# [Tekstfragment]
# # # # # # #

Waarom een recensie uit 1948 weer publiceren? Daar zijn verschillende redenen voor, die in drie punten zijn samen te vatten. Ten eerste blijkt bij herlezing de kritiek van Tjalie Robinson elementen te bevatten, die voor de meeste lezers — d.w.z. zij die Nederlands-Indië niet uit eigen ervaring kennen — volkomen nieuw zullen zijn. Tjalie mist veel in Oeroeg, daar komt het op neer, en wat hij daarover vertelt, voegt iets toe aan onze kennis van toen, zonder dat het afdoet aan het plezier waarmee wij Oeroeg lezen. Wij ‘missen’ niets.
Ten tweede betekent vooral het voorlaatste deel van de recensie een nuancering van de manier waarop wij nu, hier, over de jaren na de oorlog denken, en de plaats van Oeroeg daarin. Gezien de discussie die mede naar aanleiding van de verfilming van Oeroeg is ontstaan in de Nederlandse pers, lijkt me dat een nuttige bijdrage.
Ten derde is ‘Nogmaals Oeroeg’ door Hella Haasse zelf en met name door Rudy Kousbroek de afgelopen tijd genoemd — en bestreden — in een aparte discussie, namelijk of men gradaties kan aanbrengen in Indisch-heid en of het aangaat daarbij iemands afkomst als criterium aan te leggen. Bij de laatste gelegenheid, een lezing die Rudy Kousbroek uitsprak tijdens de opening van een overzichtstentoonstelling in het Letterkundig Museum van Haasses leven en werk (22 oktober jl.), bleek Haasse tot tranen geroerd door de manier waarop Kousbroek “Indië weer aan haar had teruggegeven”.
Het eerste dat opvalt als we het artikel in 1993 lezen, is — eerlijk gezegd — de toon die Tjalie Robinson aanslaat. Wie praat er nu zó tegen de lieve, eerbiedwaardige Hella Haasse zoals we die kennen! Dan realiseren we ons weer dat Hella Haasse toen nog een debutant was, en dat Tjalie zeven jaar ouder was dan zij, een feit dat in Indië meer gewicht in de schaal legde dan wellicht in Nederland. Het moet haast wel dat hij het artikel nu anders zou hebben geschreven, net zoals zijn gedachten en gevoelens ongetwijfeld veranderd zouden zijn in de afgelopen 45 jaar.

# # # # # # #

[Webgegevens met beeld en tekst]
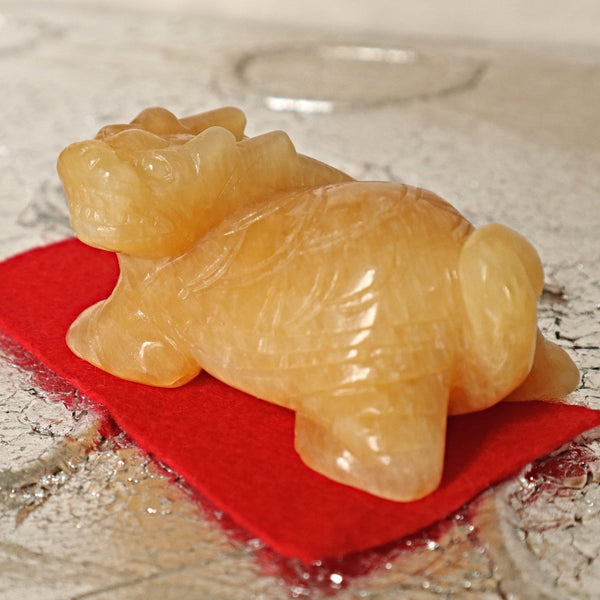 Hand Carved Yellow Calcite Dragon Turtle: Feng Shui Home Decor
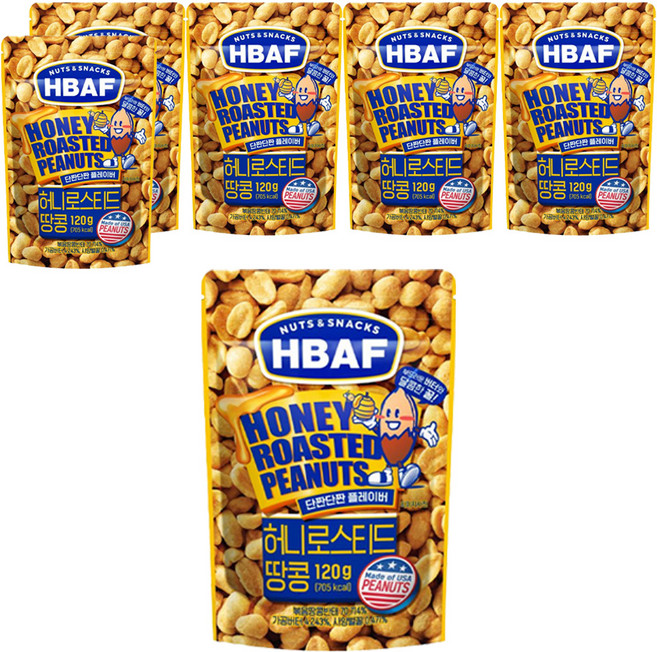 HBAF 蜂蜜奶油味花生, 120g, 6包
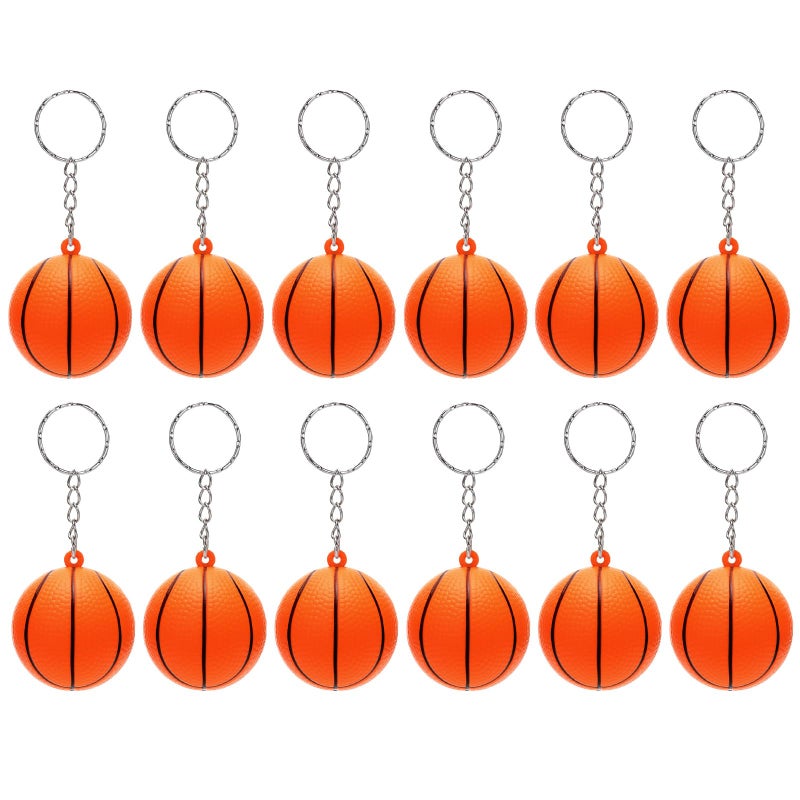 DEARIDAP 12 PCS Mini Foam Squeeze Basketball Small Sports Stress Ball Keychains 157 in Ball Keychains Bulk for Game Party Decoration Bag Gift Fillers - Image 3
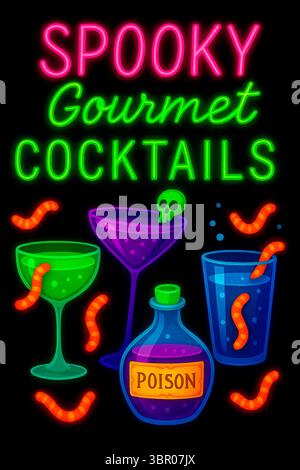 Affiche d'Halloween peinte à la main – objets en style aquarelle Banque D'Images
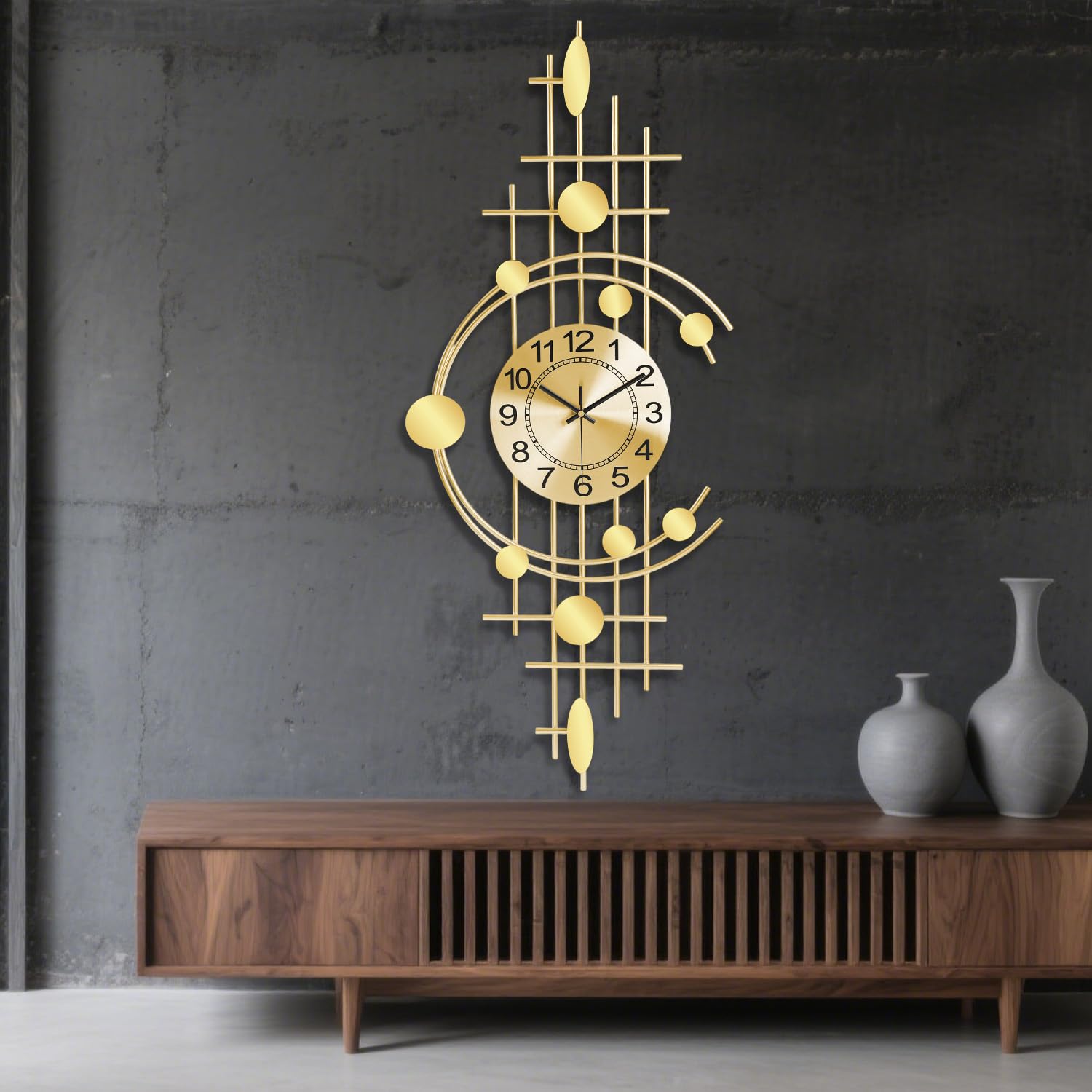 Horloge murale pour salon, silencieuse, à quartz de qualité, fonctionne avec piles, en métal doré, grande horloge murale décorative pour cuisine, maison, salle de bain, chambre à coucher
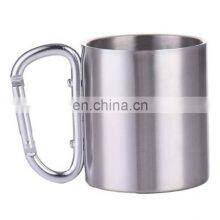 Outdoor Stainless Steel Cup Mug With Foldable Self-Lock Carabiner Handle Portable Folding Handle Cup for Camping thumbnail-1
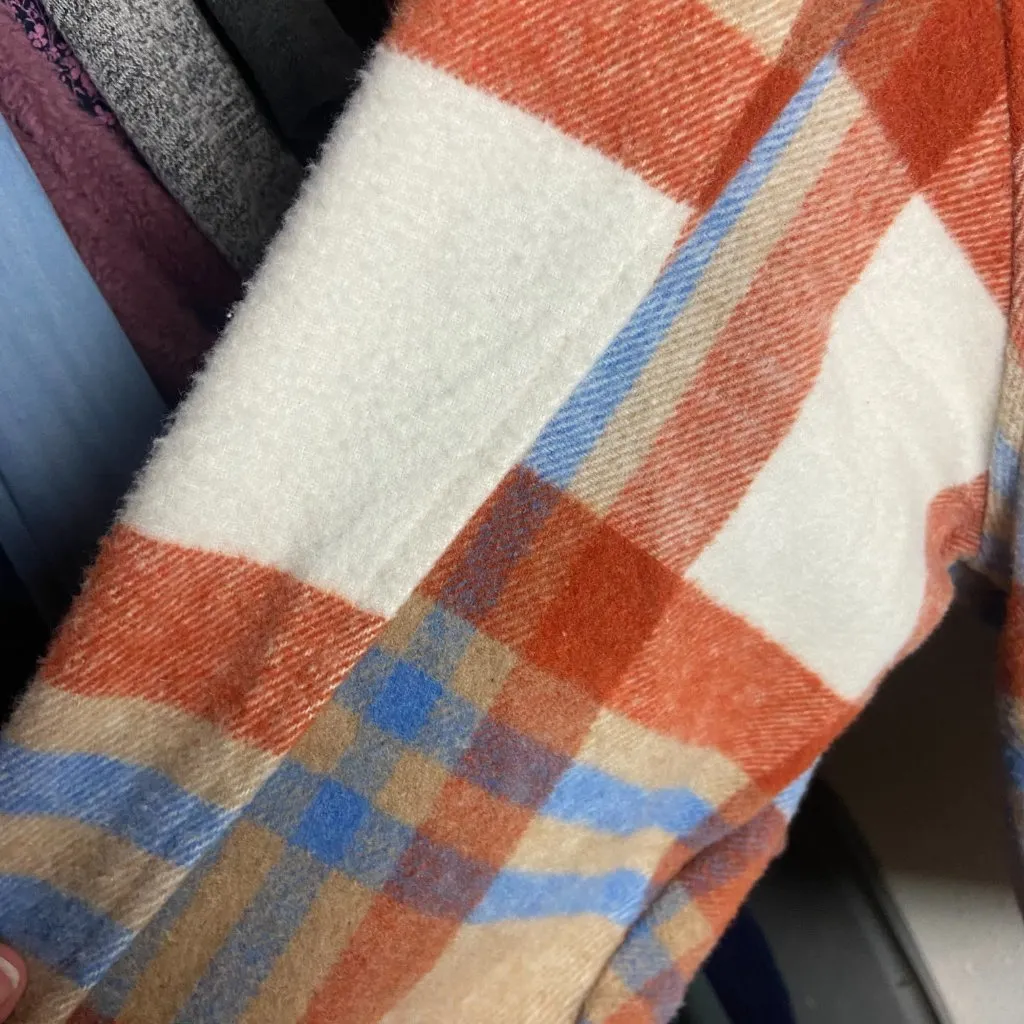 Canyon Creek Plus Size 2X Flannel Shacket Plaid Blue Orange Cozy Boho Casual - Image 2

# # # # # # #

# [Opdrachten]
#1 Schrijf letterlijk het stuk uit het tekstfragment over dat begint bij de woorden "Waarom een recensie" en stopt na de woorden "Wij ‘missen’ niets.".
#2 Zet deze zin uit het tekstfragment om in het Engels: "Dan realiseren we ons weer dat Hella Haasse toen nog een debutant was, en dat Tjalie zeven jaar ouder was dan zij, een feit dat in Indië meer gewicht in de schaal legde dan wellicht in Nederland."

# [Antwoorden per opdracht]
#1
Waarom een recensie uit 1948 weer publiceren? Daar zijn verschillende redenen voor, die in drie punten zijn samen te vatten. Ten eerste blijkt bij herlezing de kritiek van Tjalie Robinson elementen te bevatten, die voor de meeste lezers — d.w.z. zij die Nederlands-Indië niet uit eigen ervaring kennen — volkomen nieuw zullen zijn. Tjalie mist veel in Oeroeg, daar komt het op neer, en wat hij daarover vertelt, voegt iets toe aan onze kennis van toen, zonder dat het afdoet aan het plezier waarmee wij Oeroeg lezen. Wij ‘missen’ niets.

#2 Then we realize once again that Hella Haasse was still a first-time author at the time, and that Tjalie was seven years older than she was, a fact that carried more weight in the Indies than perhaps it did in the Netherlands.